Las Vegas Sun

March 29, 2024

Legal documents link Faraday Future to Chinese media conglomerate

Southern Nevada landfill

Steve Marcus

An operator drivers a compacter over garbage at the Apex landfill northeast of Las Vegas Monday, November 23, 2009.

Startup electric car maker Faraday Future has declined to identify its CEO or sources of funding, even as it bargains for a factory site in North Las Vegas and tax incentives from the state of Nevada. But legal documents filed with the state of California suggest that the company’s CEO is a high-level employee of a Chinese media and technology conglomerate helmed by an entrepreneur that Business Insider dubbed the “Chinese Elon Musk.”

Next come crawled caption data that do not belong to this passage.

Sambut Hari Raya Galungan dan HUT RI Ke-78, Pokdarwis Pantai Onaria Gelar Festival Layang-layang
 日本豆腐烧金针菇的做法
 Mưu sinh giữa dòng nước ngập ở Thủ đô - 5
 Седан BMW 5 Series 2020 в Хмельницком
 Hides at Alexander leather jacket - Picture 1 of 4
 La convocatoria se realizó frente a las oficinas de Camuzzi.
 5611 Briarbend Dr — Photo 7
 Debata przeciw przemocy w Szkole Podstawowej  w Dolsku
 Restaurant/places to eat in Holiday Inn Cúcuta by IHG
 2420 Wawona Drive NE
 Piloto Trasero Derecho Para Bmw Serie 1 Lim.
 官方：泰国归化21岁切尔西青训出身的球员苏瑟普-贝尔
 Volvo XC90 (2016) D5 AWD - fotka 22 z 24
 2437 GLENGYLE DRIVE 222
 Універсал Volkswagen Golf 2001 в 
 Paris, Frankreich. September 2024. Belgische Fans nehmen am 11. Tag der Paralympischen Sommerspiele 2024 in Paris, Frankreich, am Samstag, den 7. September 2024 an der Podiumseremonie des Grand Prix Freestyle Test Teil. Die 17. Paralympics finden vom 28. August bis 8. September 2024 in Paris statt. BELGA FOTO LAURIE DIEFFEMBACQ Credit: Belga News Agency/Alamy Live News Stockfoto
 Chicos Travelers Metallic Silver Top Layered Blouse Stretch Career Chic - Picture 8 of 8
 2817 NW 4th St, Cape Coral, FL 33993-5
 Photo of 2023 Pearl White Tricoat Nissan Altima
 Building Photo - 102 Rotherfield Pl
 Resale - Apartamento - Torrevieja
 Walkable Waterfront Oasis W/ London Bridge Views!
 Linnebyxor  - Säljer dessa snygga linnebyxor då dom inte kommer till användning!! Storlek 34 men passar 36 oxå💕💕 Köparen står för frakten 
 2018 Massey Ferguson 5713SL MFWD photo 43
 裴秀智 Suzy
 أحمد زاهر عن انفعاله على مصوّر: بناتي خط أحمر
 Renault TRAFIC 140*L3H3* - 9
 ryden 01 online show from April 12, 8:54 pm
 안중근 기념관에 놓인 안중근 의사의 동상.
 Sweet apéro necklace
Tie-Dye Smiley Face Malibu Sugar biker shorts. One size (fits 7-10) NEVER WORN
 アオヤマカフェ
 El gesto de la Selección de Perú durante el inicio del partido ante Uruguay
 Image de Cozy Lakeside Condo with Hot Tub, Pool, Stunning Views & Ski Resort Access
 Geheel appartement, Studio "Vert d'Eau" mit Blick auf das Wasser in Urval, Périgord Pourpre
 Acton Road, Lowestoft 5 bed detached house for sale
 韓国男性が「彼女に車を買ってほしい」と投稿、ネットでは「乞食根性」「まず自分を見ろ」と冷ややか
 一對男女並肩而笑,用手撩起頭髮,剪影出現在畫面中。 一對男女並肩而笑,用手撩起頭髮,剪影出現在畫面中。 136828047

Articles of incorporation and a statement of information — legal documents required to set up a company — filed with the California Secretary of State in August name Chaoying Deng as the chief executive officer of FF Inc. The company is based in Gardena, Calif. and is reported to have more than 300 employees.

Deng is a corporate director at LeVision Pictures, one of the largest film production and distribution companies in China, according to her LinkedIn profile. The organization is a division of Beijing-based Leshi Internet & Technology, known as LeTV. In December, LeTV’s CEO Jia Yueting announced plans to build an electric car and established Leshi Super Electric Car Company. The relationship between that company and FF is unclear.

On Friday, Marcus Nelson, who has previously acted as a spokesperson for FF, said that he was no longer serving in that capacity and directed questions to another spokesperson who did not respond to requests for comment. North Las Vegas city officials declined to comment.

FF’s statement of information lists Deng as the company’s secretary and Jiawei Wang as its chief financial officer. The legal documents required to set up a corporation were filed and signed by Alexander Wu. The filings do not name Jia, and his role, if any, at FF remains unclear.

Tesla officials told the Wall Street Journal in August that they believed that LeTV was providing funding for FF, though a LeTV spokesperson called that “speculation.” FF declined the paper’s request for comment on its affiliation with LeTV.

North Las Vegas is one of four cities across the United States vying to house the FF factory. The company has been in talks with the Governor’s Office of Economic Development over tax incentives similar to those offered to Tesla in 2014 and with North Las Vegas about the use of the city’s mostly empty 18,000-acre Apex Industrial Park. A report commissioned by the city of North Las Vegas estimated that FF could bring 4,000 jobs to the region.

FF has said that it plans to announce the factory’s location by the end of the quarter.